Tallit – Signs of the Faith

Rev. Kees de Vreugd - 18 August 2022

In this series, ‘Signs of Faith’, objects that express Jewish faith are explained and discussed.

Everybody will know the tallit, the rectangular white cloth with black or blue stripes. Jews wear it as a shawl around their shoulders or on their head while praying. Therefore, it is often called a prayer shawl. What is its background?

In the Bible (Numbers 15:37-40), we find the commandment to make tzitzit, tassels, on the four corners of your garments. Those tassels remind those who wear them of God’s commandments. The tassels have to contain a cord of blue (verse 38). According to sources, the blue dye used was obtained from a sort of purple sea snail (murex), a species that is extinct according to sources. Therefore, the tzitzit nowadays is white. The passage from Numbers is recited in the morning prayers after the Shema (Deuteronomy 6:4).
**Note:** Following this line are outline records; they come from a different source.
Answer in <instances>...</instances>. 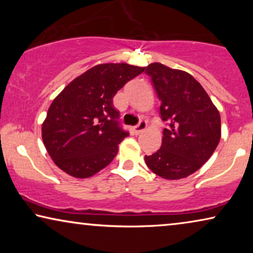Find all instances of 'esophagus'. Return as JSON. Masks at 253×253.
<instances>
[{
  "mask_svg": "<svg viewBox=\"0 0 253 253\" xmlns=\"http://www.w3.org/2000/svg\"><path fill=\"white\" fill-rule=\"evenodd\" d=\"M147 127V123H146V121H144V120H141L139 123L137 124L136 126L133 127V130H134V132L136 133H140V132H143V131L146 129Z\"/></svg>",
  "mask_w": 253,
  "mask_h": 253,
  "instance_id": "1",
  "label": "esophagus"
}]
</instances>
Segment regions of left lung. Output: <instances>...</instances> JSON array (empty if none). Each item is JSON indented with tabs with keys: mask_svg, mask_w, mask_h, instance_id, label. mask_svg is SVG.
I'll list each match as a JSON object with an SVG mask.
<instances>
[{
	"mask_svg": "<svg viewBox=\"0 0 253 253\" xmlns=\"http://www.w3.org/2000/svg\"><path fill=\"white\" fill-rule=\"evenodd\" d=\"M145 69L161 100L162 121L168 124L161 147L145 155V162L162 178L188 177L212 157L219 144L220 113L188 72L161 63H151Z\"/></svg>",
	"mask_w": 253,
	"mask_h": 253,
	"instance_id": "obj_1",
	"label": "left lung"
}]
</instances>
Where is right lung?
Listing matches in <instances>:
<instances>
[{"label": "right lung", "instance_id": "obj_1", "mask_svg": "<svg viewBox=\"0 0 253 253\" xmlns=\"http://www.w3.org/2000/svg\"><path fill=\"white\" fill-rule=\"evenodd\" d=\"M145 68L98 64L78 76L53 100L41 127L44 147L58 168L76 178L107 167L129 132L119 124L113 98Z\"/></svg>", "mask_w": 253, "mask_h": 253}]
</instances>
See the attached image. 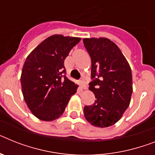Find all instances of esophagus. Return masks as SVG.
Wrapping results in <instances>:
<instances>
[{"instance_id": "obj_1", "label": "esophagus", "mask_w": 155, "mask_h": 155, "mask_svg": "<svg viewBox=\"0 0 155 155\" xmlns=\"http://www.w3.org/2000/svg\"><path fill=\"white\" fill-rule=\"evenodd\" d=\"M79 85L80 86V87L83 88V89H86L87 88V86L85 84V81L84 80H80L79 81Z\"/></svg>"}]
</instances>
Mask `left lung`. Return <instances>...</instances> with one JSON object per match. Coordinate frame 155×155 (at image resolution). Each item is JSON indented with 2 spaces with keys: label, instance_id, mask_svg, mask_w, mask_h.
Listing matches in <instances>:
<instances>
[{
  "label": "left lung",
  "instance_id": "obj_1",
  "mask_svg": "<svg viewBox=\"0 0 155 155\" xmlns=\"http://www.w3.org/2000/svg\"><path fill=\"white\" fill-rule=\"evenodd\" d=\"M91 59L89 89L95 95L93 105L84 106L86 120L92 125L106 128L121 118L132 94V70L120 49L106 38H84Z\"/></svg>",
  "mask_w": 155,
  "mask_h": 155
}]
</instances>
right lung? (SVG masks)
Returning a JSON list of instances; mask_svg holds the SVG:
<instances>
[{
  "instance_id": "1",
  "label": "right lung",
  "mask_w": 155,
  "mask_h": 155,
  "mask_svg": "<svg viewBox=\"0 0 155 155\" xmlns=\"http://www.w3.org/2000/svg\"><path fill=\"white\" fill-rule=\"evenodd\" d=\"M80 38L54 35L30 53L22 70V91L36 117L51 121L61 116L78 86L66 77L64 62Z\"/></svg>"
}]
</instances>
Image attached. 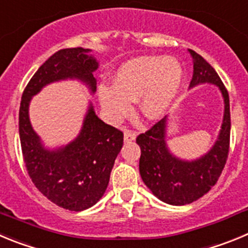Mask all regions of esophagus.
<instances>
[{
  "instance_id": "34e87169",
  "label": "esophagus",
  "mask_w": 248,
  "mask_h": 248,
  "mask_svg": "<svg viewBox=\"0 0 248 248\" xmlns=\"http://www.w3.org/2000/svg\"><path fill=\"white\" fill-rule=\"evenodd\" d=\"M136 137H137V135H136V132H133V131H129V129H126V131H124V142H132V140H136Z\"/></svg>"
}]
</instances>
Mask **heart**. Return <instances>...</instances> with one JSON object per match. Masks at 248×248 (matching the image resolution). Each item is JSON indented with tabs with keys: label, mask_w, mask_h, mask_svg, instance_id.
Listing matches in <instances>:
<instances>
[{
	"label": "heart",
	"mask_w": 248,
	"mask_h": 248,
	"mask_svg": "<svg viewBox=\"0 0 248 248\" xmlns=\"http://www.w3.org/2000/svg\"><path fill=\"white\" fill-rule=\"evenodd\" d=\"M183 68L175 58L155 55L124 62L113 75V85H100L97 95L108 119L117 121L140 96V108L148 119L166 112L183 85Z\"/></svg>",
	"instance_id": "b5f03b06"
}]
</instances>
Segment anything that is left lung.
<instances>
[{"label":"left lung","instance_id":"left-lung-1","mask_svg":"<svg viewBox=\"0 0 248 248\" xmlns=\"http://www.w3.org/2000/svg\"><path fill=\"white\" fill-rule=\"evenodd\" d=\"M193 58V79L189 89L213 84L224 99V119L214 146L202 157L186 160L174 155L167 144L168 116L140 133L136 142L140 148V174L147 188L158 199L170 205H186L200 199L217 182L226 164L230 147V100L227 90L215 69L206 60L188 49Z\"/></svg>","mask_w":248,"mask_h":248}]
</instances>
While reciting these words, the tassels are taken together and kissed three times.

The tzitzit is attached to the four corners of the upper garment with which you cover yourself (Deuteronomy 22:12). In antiquity, people would wear a long rectangular garment as a sort of cloak over their basic clothes. It would be a simple woollen garment for the common person or a cloak of more refined tissue for the rich and the notable. Over time, fashion changes, of course, and Jews took over their host countries’ clothing habits in the exile. The upper garment disappeared as daily fashion. But it remained in religious use as a prayer shawl.
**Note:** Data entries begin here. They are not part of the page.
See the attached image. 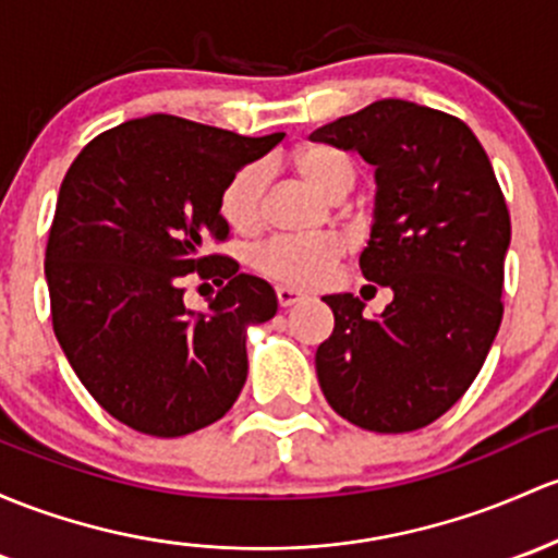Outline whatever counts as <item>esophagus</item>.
Listing matches in <instances>:
<instances>
[{"label": "esophagus", "instance_id": "1", "mask_svg": "<svg viewBox=\"0 0 558 558\" xmlns=\"http://www.w3.org/2000/svg\"><path fill=\"white\" fill-rule=\"evenodd\" d=\"M277 301H279L281 308H290V305L303 303L305 295H303V292H298V290H290V287H277Z\"/></svg>", "mask_w": 558, "mask_h": 558}]
</instances>
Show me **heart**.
Instances as JSON below:
<instances>
[{"label": "heart", "instance_id": "b5f03b06", "mask_svg": "<svg viewBox=\"0 0 558 558\" xmlns=\"http://www.w3.org/2000/svg\"><path fill=\"white\" fill-rule=\"evenodd\" d=\"M298 175L327 199H343L356 183V161L325 143H311L292 154ZM266 167L260 161L239 167L220 191V215L233 231L250 233L263 223ZM343 255V242L332 233L316 236H274L255 250V268L263 277L287 287H316L332 274Z\"/></svg>", "mask_w": 558, "mask_h": 558}]
</instances>
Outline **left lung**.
I'll use <instances>...</instances> for the list:
<instances>
[{
	"mask_svg": "<svg viewBox=\"0 0 558 558\" xmlns=\"http://www.w3.org/2000/svg\"><path fill=\"white\" fill-rule=\"evenodd\" d=\"M311 141L375 167L359 266L393 292L375 319L351 292L322 298L335 329L316 349V377L329 407L359 428L417 430L469 391L500 327L506 199L469 124L428 106L375 100Z\"/></svg>",
	"mask_w": 558,
	"mask_h": 558,
	"instance_id": "1",
	"label": "left lung"
}]
</instances>
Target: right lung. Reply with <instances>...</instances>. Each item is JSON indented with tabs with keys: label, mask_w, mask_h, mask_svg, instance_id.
I'll use <instances>...</instances> for the list:
<instances>
[{
	"label": "right lung",
	"mask_w": 558,
	"mask_h": 558,
	"mask_svg": "<svg viewBox=\"0 0 558 558\" xmlns=\"http://www.w3.org/2000/svg\"><path fill=\"white\" fill-rule=\"evenodd\" d=\"M281 137L151 113L89 141L65 172L45 255L52 329L119 423L172 439L220 421L236 401L247 329L277 314V295L202 247L229 236L220 215L229 178ZM194 270L227 279L207 312L182 303L180 281Z\"/></svg>",
	"instance_id": "1"
}]
</instances>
The garment is made of wool, cotton or silk, although prominent Jewish scholars rejected silk. The black or blue stripes are a reminder of the original purple of the tzitzit. As a matter of fact, the blue stripes on the Israeli flag are a reference to the tallit.
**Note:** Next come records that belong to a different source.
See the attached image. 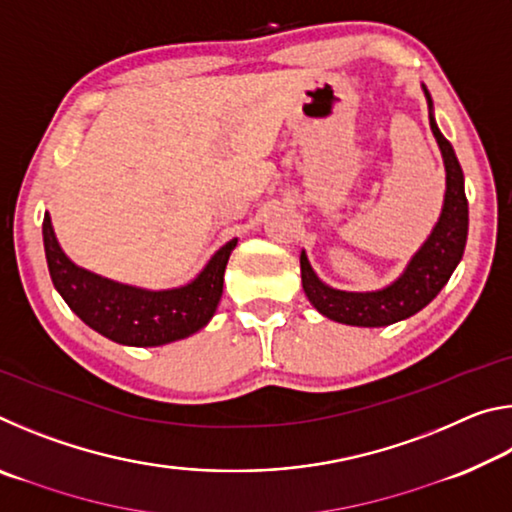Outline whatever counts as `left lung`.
Wrapping results in <instances>:
<instances>
[{
  "instance_id": "left-lung-1",
  "label": "left lung",
  "mask_w": 512,
  "mask_h": 512,
  "mask_svg": "<svg viewBox=\"0 0 512 512\" xmlns=\"http://www.w3.org/2000/svg\"><path fill=\"white\" fill-rule=\"evenodd\" d=\"M429 103V126L443 153L447 189L445 203L431 235L415 250L409 264L395 282L377 291H341L332 289L314 273L305 250L300 253L302 289L320 314L343 325L357 327H386L397 320L418 314L422 307L438 296L445 287L454 268L458 266L467 241V198L463 185V169L456 160L452 144L445 140L433 119V101L429 90L424 88Z\"/></svg>"
}]
</instances>
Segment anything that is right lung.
<instances>
[{"label": "right lung", "instance_id": "1", "mask_svg": "<svg viewBox=\"0 0 512 512\" xmlns=\"http://www.w3.org/2000/svg\"><path fill=\"white\" fill-rule=\"evenodd\" d=\"M42 241L51 282L69 309L94 332L135 348L187 339L210 323L223 293L225 264L237 246V239L221 246L185 287L149 291L76 266L60 248L49 214L42 221Z\"/></svg>", "mask_w": 512, "mask_h": 512}]
</instances>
The tallit is normally worn during the morning prayer by men and boys who are bar-mitzva. However, on Tisha be-Av (9th of Av, the fast-day commemorating the destruction of the temple), it is worn during the afternoon prayer, and on Yom Kippur (Day of Atonement) during the whole day. When wrapping yourself in the tallit, a corresponding beracha (blessing) is said. God is given thanks for commanding Israel to cover itself in the tzitzit.

Moreover, Orthodox men and boys carry a tallit katan (small tallit) under their clothes, a sort of undershirt with four corners, on which the tzitziot (plural form) is attached. Usually, they have the tzitziot over their clothes so that they are clearly visible. In that way, they always carry the reminder of God’s good commandments with them.